AIM OF THE EXERCISE:
Extract each line of the records below that contains the word "between", copying those lines as they appear.

-- RECORDS PROVIDED start --

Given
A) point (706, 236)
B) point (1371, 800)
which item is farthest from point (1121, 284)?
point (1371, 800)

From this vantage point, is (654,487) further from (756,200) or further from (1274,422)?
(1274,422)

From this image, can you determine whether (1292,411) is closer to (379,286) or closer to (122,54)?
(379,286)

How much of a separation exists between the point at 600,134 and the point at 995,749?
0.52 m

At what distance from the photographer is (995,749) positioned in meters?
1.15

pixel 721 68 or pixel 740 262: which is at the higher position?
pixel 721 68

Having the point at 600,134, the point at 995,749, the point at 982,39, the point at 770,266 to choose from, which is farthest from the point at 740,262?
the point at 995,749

-- RECORDS PROVIDED end --
-- RECORDS PROVIDED start --

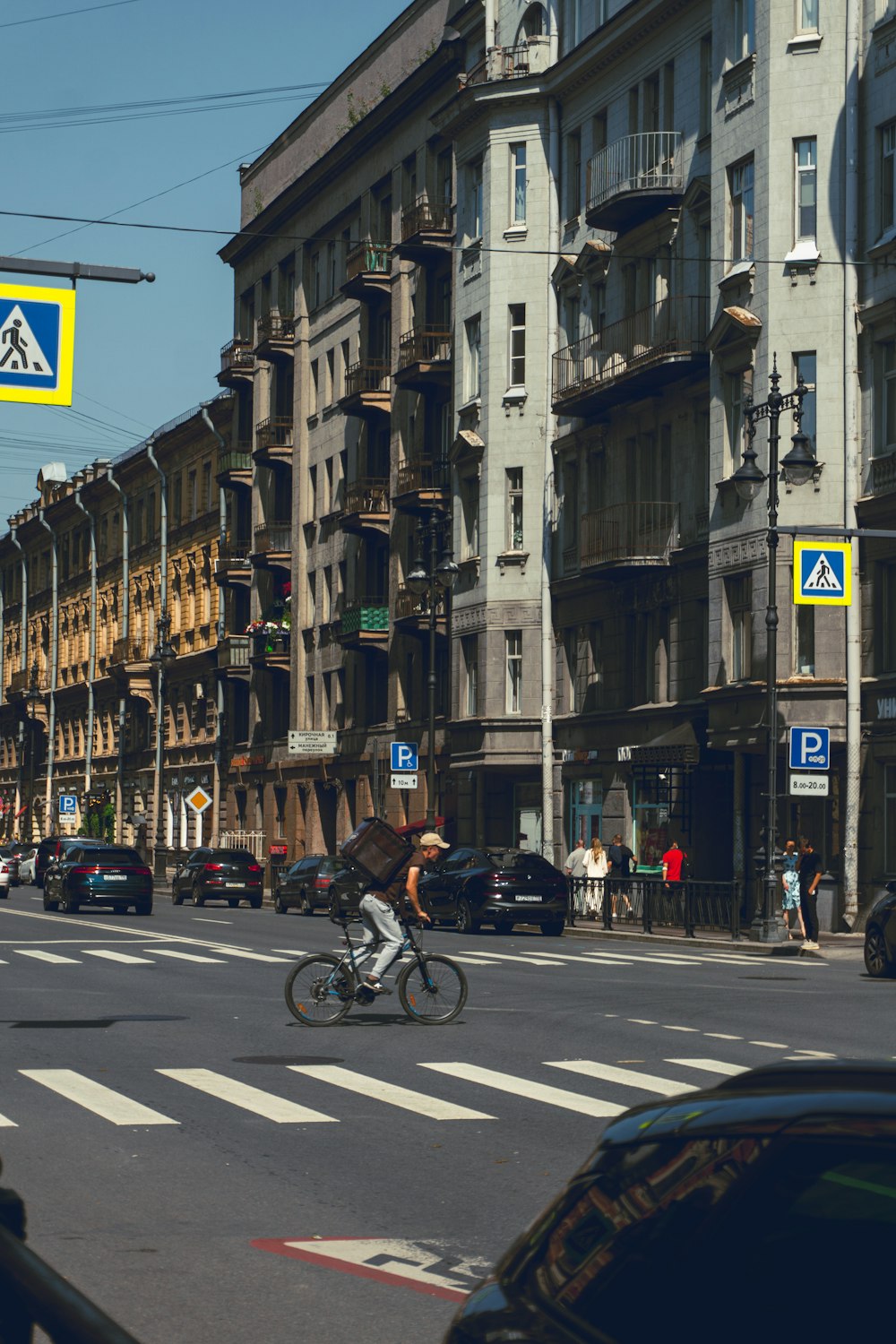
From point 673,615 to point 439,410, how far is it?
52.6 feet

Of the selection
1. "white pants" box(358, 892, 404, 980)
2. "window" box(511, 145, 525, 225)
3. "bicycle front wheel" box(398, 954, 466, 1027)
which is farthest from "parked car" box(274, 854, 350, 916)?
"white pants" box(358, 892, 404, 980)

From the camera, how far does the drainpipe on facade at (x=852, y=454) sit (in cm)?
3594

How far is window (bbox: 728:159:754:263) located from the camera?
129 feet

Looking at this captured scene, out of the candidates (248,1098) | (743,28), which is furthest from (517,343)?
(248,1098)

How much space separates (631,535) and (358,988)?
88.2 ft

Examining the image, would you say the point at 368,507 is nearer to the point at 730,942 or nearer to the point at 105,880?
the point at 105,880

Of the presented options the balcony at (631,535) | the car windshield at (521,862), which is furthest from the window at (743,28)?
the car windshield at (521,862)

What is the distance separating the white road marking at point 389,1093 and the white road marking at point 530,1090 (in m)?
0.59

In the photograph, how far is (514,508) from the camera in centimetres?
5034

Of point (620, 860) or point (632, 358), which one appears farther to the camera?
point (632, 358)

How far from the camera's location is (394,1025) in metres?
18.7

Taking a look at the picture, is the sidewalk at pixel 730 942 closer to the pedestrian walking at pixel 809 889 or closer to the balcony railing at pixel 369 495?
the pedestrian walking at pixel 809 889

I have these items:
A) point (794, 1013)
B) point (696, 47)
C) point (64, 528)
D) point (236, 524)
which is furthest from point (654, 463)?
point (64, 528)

-- RECORDS PROVIDED end --
-- RECORDS PROVIDED start --

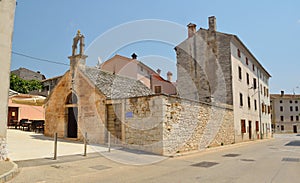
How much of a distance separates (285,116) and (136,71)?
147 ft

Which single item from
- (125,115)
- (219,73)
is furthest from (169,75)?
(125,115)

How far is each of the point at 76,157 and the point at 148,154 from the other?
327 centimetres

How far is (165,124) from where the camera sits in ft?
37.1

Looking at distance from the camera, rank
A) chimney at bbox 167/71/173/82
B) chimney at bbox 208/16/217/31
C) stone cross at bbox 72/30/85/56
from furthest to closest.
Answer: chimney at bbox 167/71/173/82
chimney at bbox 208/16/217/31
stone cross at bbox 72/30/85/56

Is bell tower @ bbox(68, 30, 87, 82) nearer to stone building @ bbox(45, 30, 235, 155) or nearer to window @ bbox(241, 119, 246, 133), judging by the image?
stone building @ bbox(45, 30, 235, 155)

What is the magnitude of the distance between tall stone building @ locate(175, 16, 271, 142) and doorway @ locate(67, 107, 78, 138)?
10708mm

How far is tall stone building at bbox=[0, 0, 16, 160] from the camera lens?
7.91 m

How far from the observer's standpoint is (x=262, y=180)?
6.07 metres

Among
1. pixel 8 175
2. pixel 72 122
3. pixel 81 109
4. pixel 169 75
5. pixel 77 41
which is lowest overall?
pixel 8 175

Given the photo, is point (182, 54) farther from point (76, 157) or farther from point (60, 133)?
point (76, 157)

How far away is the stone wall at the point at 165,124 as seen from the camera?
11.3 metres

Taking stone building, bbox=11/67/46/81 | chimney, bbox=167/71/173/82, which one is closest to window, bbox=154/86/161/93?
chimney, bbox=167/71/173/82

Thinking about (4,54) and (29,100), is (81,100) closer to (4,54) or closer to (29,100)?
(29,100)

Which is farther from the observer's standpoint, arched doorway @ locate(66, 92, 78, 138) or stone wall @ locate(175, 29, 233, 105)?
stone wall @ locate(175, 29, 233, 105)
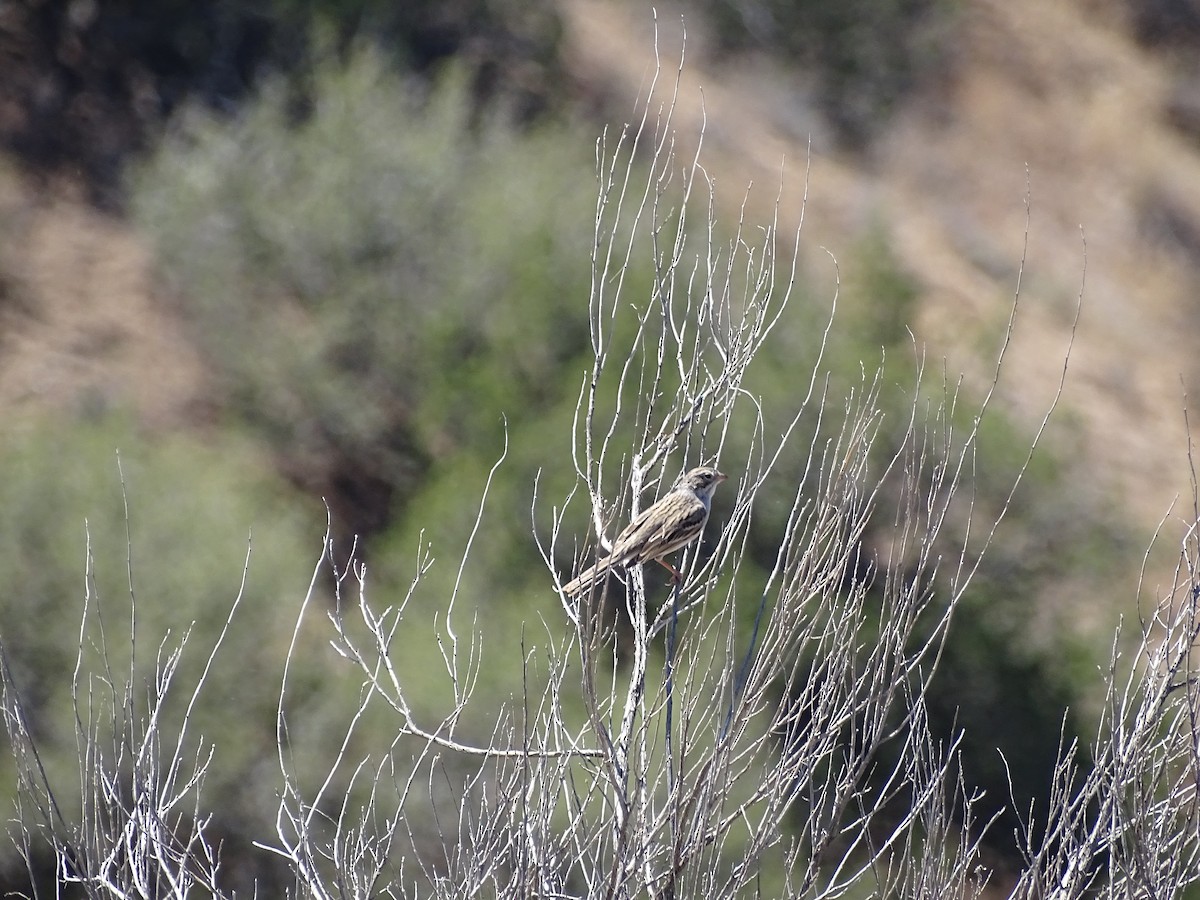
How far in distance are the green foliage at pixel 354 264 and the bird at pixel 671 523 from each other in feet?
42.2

-- RECORDS PROVIDED end --

THE RESPONSE:
How much of a separation exists between the point at 600,134 and the point at 995,749?
What is the magnitude of the distance between tall stone building @ locate(175, 16, 271, 142) and doorway @ locate(67, 107, 78, 138)?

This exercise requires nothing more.